Он велел мне в точности следовать его предписаниям, а после попросил у больного разрешения поцеловать его: за то недолгое время, что врач провел у постели отца Алексея, тот успел покорить его сердце. Это проявление сочувствия к моему наставнику растрогало и опечалило меня; поцелуй слишком походил на прощальный. Доктор намеревался возвратиться в наши края лишь через несколько месяцев.

Средства, им прописанные, вначале оказали действие поистине чудесное. Добрый мой наставник окреп и встал на ноги; пищеварение его улучшилось, по ночам он спал спокойным сном. Но радовался я недолго, ибо чем лучше становилось физическое состояние отца Алексея, тем хуже чувствовал он себя в отношении моральном. Он впал в меланхолию, меланхолия сменилась печалью, печаль – оцепенением, оцепенение – расстройством ума. Затем разные эти фазы стали сменять одна другую по нескольку раз в день, что окончательно расшатало деятельность всего организма. Отец Алексей вновь стал предаваться грезам и размышлять о химерах. Откуда-то вновь явилась ненавистная мне проклятая книга с чистыми страницам, причем он не только читал по ней, но и ежедневно, вооружившись пером, которое он и не думал обмакивать в чернила, покрывал ее страницы невидимыми буквами. Казалось, что глубочайшая тоска и тайное беспокойство грызут его измученную душу и лишают ее равновесия. Впрочем, ко мне он, несмотря ни на что, относился с прежней добротой, с прежней нежностью; как я ни противился, он пытался продолжать наши занятия, однако не проходило и нескольких минут, как он погружался в сон, а затем, проснувшись так же внезапно, хватал меня за руку и говорил:

– Но ведь ты видел его, в самом деле видел?
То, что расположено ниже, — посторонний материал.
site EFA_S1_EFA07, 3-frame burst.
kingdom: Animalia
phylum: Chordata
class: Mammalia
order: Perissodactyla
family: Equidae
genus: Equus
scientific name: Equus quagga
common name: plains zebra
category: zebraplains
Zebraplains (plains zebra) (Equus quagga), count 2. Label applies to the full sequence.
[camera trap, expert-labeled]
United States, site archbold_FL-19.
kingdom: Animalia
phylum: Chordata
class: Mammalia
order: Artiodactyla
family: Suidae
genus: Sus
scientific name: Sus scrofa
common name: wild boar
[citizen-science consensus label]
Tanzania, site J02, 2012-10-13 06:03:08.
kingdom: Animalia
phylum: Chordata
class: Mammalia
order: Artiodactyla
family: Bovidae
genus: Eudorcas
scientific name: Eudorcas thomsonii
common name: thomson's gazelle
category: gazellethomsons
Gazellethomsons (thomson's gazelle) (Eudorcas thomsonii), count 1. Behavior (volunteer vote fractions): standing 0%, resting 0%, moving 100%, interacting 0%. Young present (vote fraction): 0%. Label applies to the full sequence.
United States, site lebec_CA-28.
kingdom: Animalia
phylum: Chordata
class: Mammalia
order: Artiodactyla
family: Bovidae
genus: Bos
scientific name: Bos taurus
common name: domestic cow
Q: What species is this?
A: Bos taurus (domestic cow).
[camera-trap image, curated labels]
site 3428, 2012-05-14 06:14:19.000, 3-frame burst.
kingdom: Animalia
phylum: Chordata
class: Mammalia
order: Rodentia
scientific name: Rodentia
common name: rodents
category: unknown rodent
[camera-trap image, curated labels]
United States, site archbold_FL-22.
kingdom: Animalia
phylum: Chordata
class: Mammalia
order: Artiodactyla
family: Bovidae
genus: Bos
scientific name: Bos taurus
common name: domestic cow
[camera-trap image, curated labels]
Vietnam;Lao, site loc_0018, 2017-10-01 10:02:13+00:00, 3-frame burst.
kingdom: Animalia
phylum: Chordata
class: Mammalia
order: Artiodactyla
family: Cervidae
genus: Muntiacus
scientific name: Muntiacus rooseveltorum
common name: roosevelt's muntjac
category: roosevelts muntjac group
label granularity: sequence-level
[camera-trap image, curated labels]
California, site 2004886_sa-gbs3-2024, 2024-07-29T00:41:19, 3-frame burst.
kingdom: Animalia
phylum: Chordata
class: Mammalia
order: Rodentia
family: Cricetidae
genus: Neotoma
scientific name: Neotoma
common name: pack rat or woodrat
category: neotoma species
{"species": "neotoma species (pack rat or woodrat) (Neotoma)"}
Неужели ты видел его всего один-единственный раз?

– Добрый мой учитель! – отвечал я. – Как хотел бы я привести к вам этого друга, который так дорог вашему сердцу! Присутствие его смягчило бы ваши страдания и оживотворило вашу душу.

Слыша эти слова, он просыпался окончательно и обрывал меня:

– Молчи, несчастный! Молчи! Как смеешь ты говорить об этом? Ты что же, хочешь, чтобы он никогда больше не вернулся и я умер, не повидав его?

Я не смел ни о чем его спрашивать; любопытству не было больше места в моем сердце. Там безраздельно царило сострадание, к которому порой примешивался смутный страх.

Однажды усталость сморила меня и я заснул раньше обычного. Сон мой был глубок и крепок. Мне снился прекрасный незнакомец, разлука с которым так сильно печалила моего наставника.